##### Data for this task #####
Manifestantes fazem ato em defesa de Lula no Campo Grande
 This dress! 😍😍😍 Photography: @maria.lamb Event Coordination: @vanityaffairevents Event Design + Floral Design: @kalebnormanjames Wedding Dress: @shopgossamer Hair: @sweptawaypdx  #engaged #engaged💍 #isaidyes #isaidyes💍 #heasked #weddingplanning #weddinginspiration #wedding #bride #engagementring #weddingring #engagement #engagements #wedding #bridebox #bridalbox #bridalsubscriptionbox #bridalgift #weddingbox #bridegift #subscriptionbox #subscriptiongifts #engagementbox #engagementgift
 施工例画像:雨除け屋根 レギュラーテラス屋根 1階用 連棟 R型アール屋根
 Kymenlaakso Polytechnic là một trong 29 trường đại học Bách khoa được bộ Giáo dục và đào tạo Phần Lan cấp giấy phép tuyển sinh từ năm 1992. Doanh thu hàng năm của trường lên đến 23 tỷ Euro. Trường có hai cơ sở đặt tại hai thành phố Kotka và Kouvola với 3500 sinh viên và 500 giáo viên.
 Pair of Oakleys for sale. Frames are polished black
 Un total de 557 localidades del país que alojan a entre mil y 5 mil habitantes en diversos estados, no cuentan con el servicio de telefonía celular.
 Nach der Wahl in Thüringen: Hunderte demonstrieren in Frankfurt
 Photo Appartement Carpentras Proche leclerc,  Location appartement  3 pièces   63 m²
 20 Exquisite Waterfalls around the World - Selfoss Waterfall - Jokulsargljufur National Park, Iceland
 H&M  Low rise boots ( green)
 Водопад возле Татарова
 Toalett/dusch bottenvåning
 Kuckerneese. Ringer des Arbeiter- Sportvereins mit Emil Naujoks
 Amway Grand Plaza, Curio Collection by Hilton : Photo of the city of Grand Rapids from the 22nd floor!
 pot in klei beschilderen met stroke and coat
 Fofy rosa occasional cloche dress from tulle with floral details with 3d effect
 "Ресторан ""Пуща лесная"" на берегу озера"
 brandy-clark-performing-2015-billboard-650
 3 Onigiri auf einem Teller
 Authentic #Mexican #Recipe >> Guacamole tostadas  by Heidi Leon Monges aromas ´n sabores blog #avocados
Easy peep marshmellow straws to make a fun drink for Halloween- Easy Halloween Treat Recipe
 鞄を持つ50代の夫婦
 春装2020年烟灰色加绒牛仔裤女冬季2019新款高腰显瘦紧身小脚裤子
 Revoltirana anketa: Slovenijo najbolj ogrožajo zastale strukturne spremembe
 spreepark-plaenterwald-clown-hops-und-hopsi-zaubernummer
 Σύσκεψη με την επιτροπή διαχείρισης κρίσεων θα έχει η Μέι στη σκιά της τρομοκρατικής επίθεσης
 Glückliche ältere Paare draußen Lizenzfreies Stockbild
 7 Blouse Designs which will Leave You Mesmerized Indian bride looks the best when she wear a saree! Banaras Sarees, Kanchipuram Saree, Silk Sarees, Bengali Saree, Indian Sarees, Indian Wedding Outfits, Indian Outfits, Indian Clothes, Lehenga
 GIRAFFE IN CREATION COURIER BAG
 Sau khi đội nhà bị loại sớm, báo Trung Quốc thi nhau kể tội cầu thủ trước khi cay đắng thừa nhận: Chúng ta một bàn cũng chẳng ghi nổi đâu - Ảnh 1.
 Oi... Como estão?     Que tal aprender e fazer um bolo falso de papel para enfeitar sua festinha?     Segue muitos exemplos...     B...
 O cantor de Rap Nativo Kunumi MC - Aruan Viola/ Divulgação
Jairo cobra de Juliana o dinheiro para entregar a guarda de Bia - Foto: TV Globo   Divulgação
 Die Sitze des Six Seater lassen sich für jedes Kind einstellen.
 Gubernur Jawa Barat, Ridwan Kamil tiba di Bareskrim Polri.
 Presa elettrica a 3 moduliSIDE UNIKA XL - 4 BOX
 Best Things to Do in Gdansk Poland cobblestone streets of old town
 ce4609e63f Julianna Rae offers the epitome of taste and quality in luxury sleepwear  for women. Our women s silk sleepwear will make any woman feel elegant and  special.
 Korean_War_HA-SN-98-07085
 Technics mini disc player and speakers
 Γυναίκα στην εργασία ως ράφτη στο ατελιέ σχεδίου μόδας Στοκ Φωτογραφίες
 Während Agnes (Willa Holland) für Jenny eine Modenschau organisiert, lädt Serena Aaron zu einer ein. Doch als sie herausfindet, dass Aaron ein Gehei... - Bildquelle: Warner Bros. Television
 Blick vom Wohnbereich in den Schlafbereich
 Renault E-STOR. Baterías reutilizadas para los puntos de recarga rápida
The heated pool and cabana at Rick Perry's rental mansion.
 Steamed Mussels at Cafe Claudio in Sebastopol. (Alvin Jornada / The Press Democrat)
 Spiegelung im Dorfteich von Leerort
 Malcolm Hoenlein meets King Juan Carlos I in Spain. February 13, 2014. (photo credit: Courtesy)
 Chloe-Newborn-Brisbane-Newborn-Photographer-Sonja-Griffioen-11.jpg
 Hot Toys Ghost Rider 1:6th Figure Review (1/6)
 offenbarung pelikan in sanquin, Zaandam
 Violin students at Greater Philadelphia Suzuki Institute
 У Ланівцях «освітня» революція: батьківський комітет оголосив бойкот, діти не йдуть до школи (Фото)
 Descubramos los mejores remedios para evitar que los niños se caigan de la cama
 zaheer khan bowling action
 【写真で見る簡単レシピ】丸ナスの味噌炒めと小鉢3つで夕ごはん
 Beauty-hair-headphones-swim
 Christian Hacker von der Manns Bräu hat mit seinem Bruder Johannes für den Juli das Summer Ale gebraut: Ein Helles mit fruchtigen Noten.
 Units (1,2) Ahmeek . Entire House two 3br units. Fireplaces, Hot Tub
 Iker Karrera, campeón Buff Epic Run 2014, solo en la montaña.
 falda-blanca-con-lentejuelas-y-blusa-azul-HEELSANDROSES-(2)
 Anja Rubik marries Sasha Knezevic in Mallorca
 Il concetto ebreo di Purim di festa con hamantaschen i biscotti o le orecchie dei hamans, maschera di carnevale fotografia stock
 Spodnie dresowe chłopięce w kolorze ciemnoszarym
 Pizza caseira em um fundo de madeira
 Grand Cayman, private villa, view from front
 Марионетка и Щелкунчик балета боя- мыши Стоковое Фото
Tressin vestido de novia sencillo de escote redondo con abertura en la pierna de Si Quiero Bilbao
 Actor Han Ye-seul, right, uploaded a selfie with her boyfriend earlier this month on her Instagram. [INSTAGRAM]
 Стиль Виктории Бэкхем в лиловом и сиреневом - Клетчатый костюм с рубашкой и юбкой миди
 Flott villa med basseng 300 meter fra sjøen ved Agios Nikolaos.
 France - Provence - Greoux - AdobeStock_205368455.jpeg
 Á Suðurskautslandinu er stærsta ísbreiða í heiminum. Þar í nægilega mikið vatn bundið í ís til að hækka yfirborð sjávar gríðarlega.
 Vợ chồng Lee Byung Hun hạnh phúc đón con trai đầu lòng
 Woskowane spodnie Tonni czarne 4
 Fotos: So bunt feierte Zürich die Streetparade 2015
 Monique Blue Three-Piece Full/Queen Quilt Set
#####
## Work order:
Word for word, restate each of the records above.

## Solution:
Manifestantes fazem ato em defesa de Lula no Campo Grande
 This dress! 😍😍😍 Photography: @maria.lamb Event Coordination: @vanityaffairevents Event Design + Floral Design: @kalebnormanjames Wedding Dress: @shopgossamer Hair: @sweptawaypdx  #engaged #engaged💍 #isaidyes #isaidyes💍 #heasked #weddingplanning #weddinginspiration #wedding #bride #engagementring #weddingring #engagement #engagements #wedding #bridebox #bridalbox #bridalsubscriptionbox #bridalgift #weddingbox #bridegift #subscriptionbox #subscriptiongifts #engagementbox #engagementgift
 施工例画像:雨除け屋根 レギュラーテラス屋根 1階用 連棟 R型アール屋根
 Kymenlaakso Polytechnic là một trong 29 trường đại học Bách khoa được bộ Giáo dục và đào tạo Phần Lan cấp giấy phép tuyển sinh từ năm 1992. Doanh thu hàng năm của trường lên đến 23 tỷ Euro. Trường có hai cơ sở đặt tại hai thành phố Kotka và Kouvola với 3500 sinh viên và 500 giáo viên.
 Pair of Oakleys for sale. Frames are polished black
 Un total de 557 localidades del país que alojan a entre mil y 5 mil habitantes en diversos estados, no cuentan con el servicio de telefonía celular.
 Nach der Wahl in Thüringen: Hunderte demonstrieren in Frankfurt
 Photo Appartement Carpentras Proche leclerc,  Location appartement  3 pièces   63 m²
 20 Exquisite Waterfalls around the World - Selfoss Waterfall - Jokulsargljufur National Park, Iceland
 H&M  Low rise boots ( green)
 Водопад возле Татарова
 Toalett/dusch bottenvåning
 Kuckerneese. Ringer des Arbeiter- Sportvereins mit Emil Naujoks
 Amway Grand Plaza, Curio Collection by Hilton : Photo of the city of Grand Rapids from the 22nd floor!
 pot in klei beschilderen met stroke and coat
 Fofy rosa occasional cloche dress from tulle with floral details with 3d effect
 "Ресторан ""Пуща лесная"" на берегу озера"
 brandy-clark-performing-2015-billboard-650
 3 Onigiri auf einem Teller
 Authentic #Mexican #Recipe >> Guacamole tostadas  by Heidi Leon Monges aromas ´n sabores blog #avocados
Easy peep marshmellow straws to make a fun drink for Halloween- Easy Halloween Treat Recipe
 鞄を持つ50代の夫婦
 春装2020年烟灰色加绒牛仔裤女冬季2019新款高腰显瘦紧身小脚裤子
 Revoltirana anketa: Slovenijo najbolj ogrožajo zastale strukturne spremembe
 spreepark-plaenterwald-clown-hops-und-hopsi-zaubernummer
 Σύσκεψη με την επιτροπή διαχείρισης κρίσεων θα έχει η Μέι στη σκιά της τρομοκρατικής επίθεσης
 Glückliche ältere Paare draußen Lizenzfreies Stockbild
 7 Blouse Designs which will Leave You Mesmerized Indian bride looks the best when she wear a saree! Banaras Sarees, Kanchipuram Saree, Silk Sarees, Bengali Saree, Indian Sarees, Indian Wedding Outfits, Indian Outfits, Indian Clothes, Lehenga
 GIRAFFE IN CREATION COURIER BAG
 Sau khi đội nhà bị loại sớm, báo Trung Quốc thi nhau kể tội cầu thủ trước khi cay đắng thừa nhận: Chúng ta một bàn cũng chẳng ghi nổi đâu - Ảnh 1.
 Oi... Como estão?     Que tal aprender e fazer um bolo falso de papel para enfeitar sua festinha?     Segue muitos exemplos...     B...
 O cantor de Rap Nativo Kunumi MC - Aruan Viola/ Divulgação
Jairo cobra de Juliana o dinheiro para entregar a guarda de Bia - Foto: TV Globo   Divulgação
 Die Sitze des Six Seater lassen sich für jedes Kind einstellen.
 Gubernur Jawa Barat, Ridwan Kamil tiba di Bareskrim Polri.
 Presa elettrica a 3 moduliSIDE UNIKA XL - 4 BOX
 Best Things to Do in Gdansk Poland cobblestone streets of old town
 ce4609e63f Julianna Rae offers the epitome of taste and quality in luxury sleepwear  for women. Our women s silk sleepwear will make any woman feel elegant and  special.
 Korean_War_HA-SN-98-07085
 Technics mini disc player and speakers
 Γυναίκα στην εργασία ως ράφτη στο ατελιέ σχεδίου μόδας Στοκ Φωτογραφίες
 Während Agnes (Willa Holland) für Jenny eine Modenschau organisiert, lädt Serena Aaron zu einer ein. Doch als sie herausfindet, dass Aaron ein Gehei... - Bildquelle: Warner Bros. Television
 Blick vom Wohnbereich in den Schlafbereich
 Renault E-STOR. Baterías reutilizadas para los puntos de recarga rápida
The heated pool and cabana at Rick Perry's rental mansion.
 Steamed Mussels at Cafe Claudio in Sebastopol. (Alvin Jornada / The Press Democrat)
 Spiegelung im Dorfteich von Leerort
 Malcolm Hoenlein meets King Juan Carlos I in Spain. February 13, 2014. (photo credit: Courtesy)
 Chloe-Newborn-Brisbane-Newborn-Photographer-Sonja-Griffioen-11.jpg
 Hot Toys Ghost Rider 1:6th Figure Review (1/6)
 offenbarung pelikan in sanquin, Zaandam
 Violin students at Greater Philadelphia Suzuki Institute
 У Ланівцях «освітня» революція: батьківський комітет оголосив бойкот, діти не йдуть до школи (Фото)
 Descubramos los mejores remedios para evitar que los niños se caigan de la cama
 zaheer khan bowling action
 【写真で見る簡単レシピ】丸ナスの味噌炒めと小鉢3つで夕ごはん
 Beauty-hair-headphones-swim
 Christian Hacker von der Manns Bräu hat mit seinem Bruder Johannes für den Juli das Summer Ale gebraut: Ein Helles mit fruchtigen Noten.
 Units (1,2) Ahmeek . Entire House two 3br units. Fireplaces, Hot Tub
 Iker Karrera, campeón Buff Epic Run 2014, solo en la montaña.
 falda-blanca-con-lentejuelas-y-blusa-azul-HEELSANDROSES-(2)
 Anja Rubik marries Sasha Knezevic in Mallorca
 Il concetto ebreo di Purim di festa con hamantaschen i biscotti o le orecchie dei hamans, maschera di carnevale fotografia stock
 Spodnie dresowe chłopięce w kolorze ciemnoszarym
 Pizza caseira em um fundo de madeira
 Grand Cayman, private villa, view from front
 Марионетка и Щелкунчик балета боя- мыши Стоковое Фото
Tressin vestido de novia sencillo de escote redondo con abertura en la pierna de Si Quiero Bilbao
 Actor Han Ye-seul, right, uploaded a selfie with her boyfriend earlier this month on her Instagram. [INSTAGRAM]
 Стиль Виктории Бэкхем в лиловом и сиреневом - Клетчатый костюм с рубашкой и юбкой миди
 Flott villa med basseng 300 meter fra sjøen ved Agios Nikolaos.
 France - Provence - Greoux - AdobeStock_205368455.jpeg
 Á Suðurskautslandinu er stærsta ísbreiða í heiminum. Þar í nægilega mikið vatn bundið í ís til að hækka yfirborð sjávar gríðarlega.
 Vợ chồng Lee Byung Hun hạnh phúc đón con trai đầu lòng
 Woskowane spodnie Tonni czarne 4
 Fotos: So bunt feierte Zürich die Streetparade 2015
 Monique Blue Three-Piece Full/Queen Quilt Set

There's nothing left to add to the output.